Depo Provera is produced by Pfizer and generic versions are also available. Generally prescribed as a long-acting contraceptive, it has been used off-label for the treatment of endometriosis since the 1950s.
How Depo Provera works
In endometriosis, a tissue similar to the endometrium (the lining of the uterus) develops elsewhere in the body, forming lesions. In response to hormones such as estrogen, the endometrium — as well as the endometrial lesions — thicken and break down. But while the endometrium exits the body as part of the monthly menstrual cycle (if no pregnancy occurs), endometrial lesions cannot because no route exists. This process can lead to inflammation, severe pain, and potentially permanent damage.
As endometriosis is affected by hormonal cycles, these cycles have been the focus of many treatment approaches. Depo Provera is a type of progestin therapy. It is a synthetic, or man-made, version of the female reproductive hormone, progesterone, which together with estrogen is involved in the menstrual cycle. By providing a constant progesterone mimic, Depo Provera suppresses the further production of both progesterone and estrogen.
The exact mechanism behind how it acts to relieve the symptoms of endometriosis is still unknown. However, Depo Provera suppresses the growth of the existing lesions and may prevent new lesions from forming. Depo Provera can also help reduce inflammation caused by endometriosis, which can be a source of pain.
Depo Provera in clinical trials
Depo Provera is a well-established treatment for endometriosis despite not being investigated specifically as an endometriosis treatment in clinical trials. Several studies have used it to compare endometriosis treatments, however, and it has been shown to be effective at easing the symptoms of the disease.
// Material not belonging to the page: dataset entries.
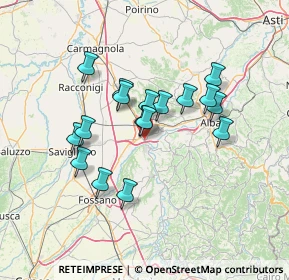 Mappa SP Cherasco - Bra, 12062 Bra CN (11.64412)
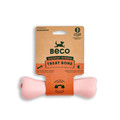 Beco Natural Rubber Chew Dog Bone Pink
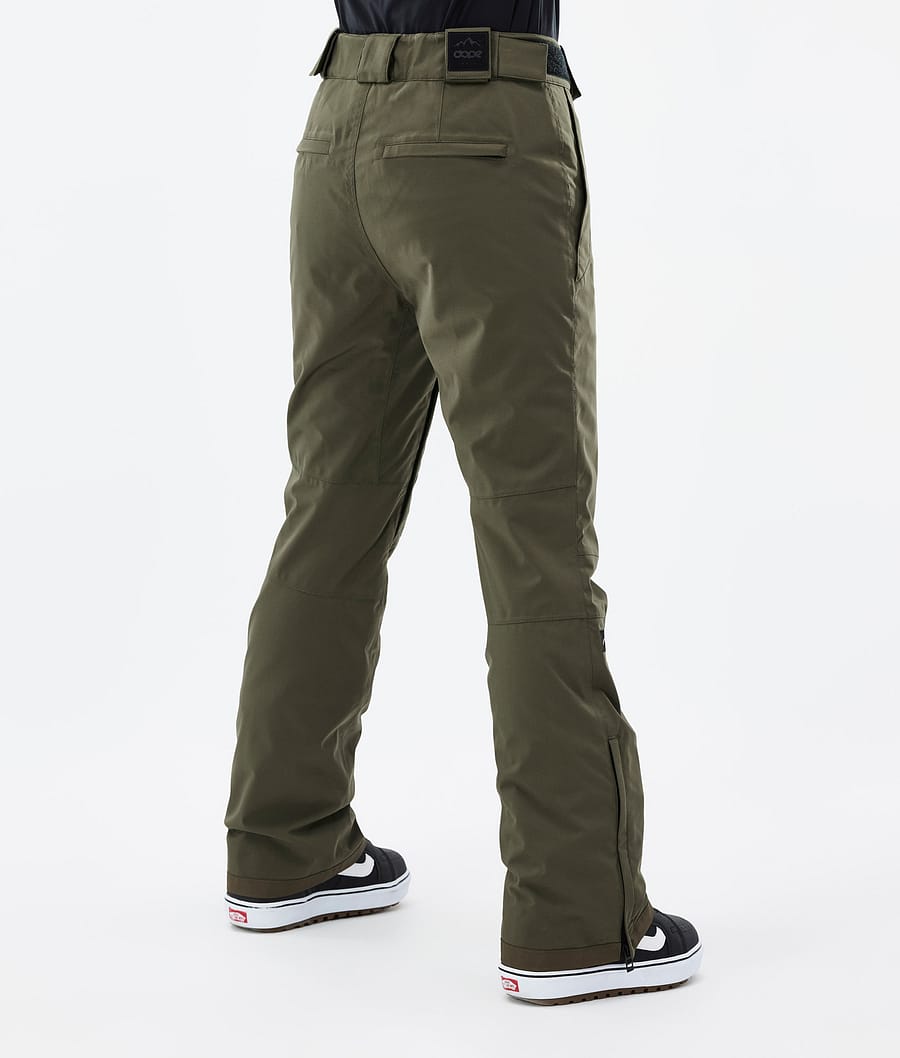 Con W 2022 Kalhoty na Snowboard Dámské Olive Green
For example, Depo Provera has been shown to be equally as effective at reducing endometriosis-associated pain as other hormone therapies such as Lupron Depot (leuprolide acetate) and Orilissa (elagolix). However, compared to Lupron Depot, Depo Provera has fewer damaging side effects, such as a reduced impact on bone mineral density, which can reduce the risk of osteoporosis when taken long-term. This was demonstrated in a study published in the journal Human Reproduction in 2006.
A randomized, double-blind, Phase 2 trial (NCT00437658) compared Orilissa and Depo Provera. In total, 252 endometriosis patients were enrolled at 58 U.S.-based sites. The results, published in Reproductive Sciences, demonstrated that both therapies were equally effective at reducing pain with minimal effect on bone mineral density over a 24-week period.
The PRE-EMPT study (EudraCT Number: 2013-001984-21) is currently recruiting women, ages 16 to 45 who are currently scheduled to have laparoscopy surgery to treat endometriosis, at several sites across the U.K. This is a randomized controlled trial that aims to assess whether long-acting progesterone therapy is more effective at reducing endometriosis symptoms compared to the combined oral contraceptive pill or no hormone therapy, following surgery to remove lesions. The treatment arms include Depo Provera, Mirena (levonorgestrel coil), the combined oral contraceptive pill, or no medical treatment.
Its main outcome is the recurrence of symptoms after 36 months, determined by the 30-point endometriosis health profile (EHP-30). The comparison will also take into account other measures, such as the cost of the medication and the type and severity of side effects.
At the last update, the PRE-EMPT trial had enrolled 121 patients of an estimated 400.
Depo Provera is administered as an injection, generally once every three months.
The long-term use of Depo Provera can reduce bone mineral density, which may lead to osteoporosis. However, bone density should slowly return to normal after stopping injections. Other side effects include headaches, acne, hair loss, decreased sex drive, mood swings, and weight gain.
As it is a contraceptive medication, Depo Provera should not be taken by women who are intending or trying to conceive.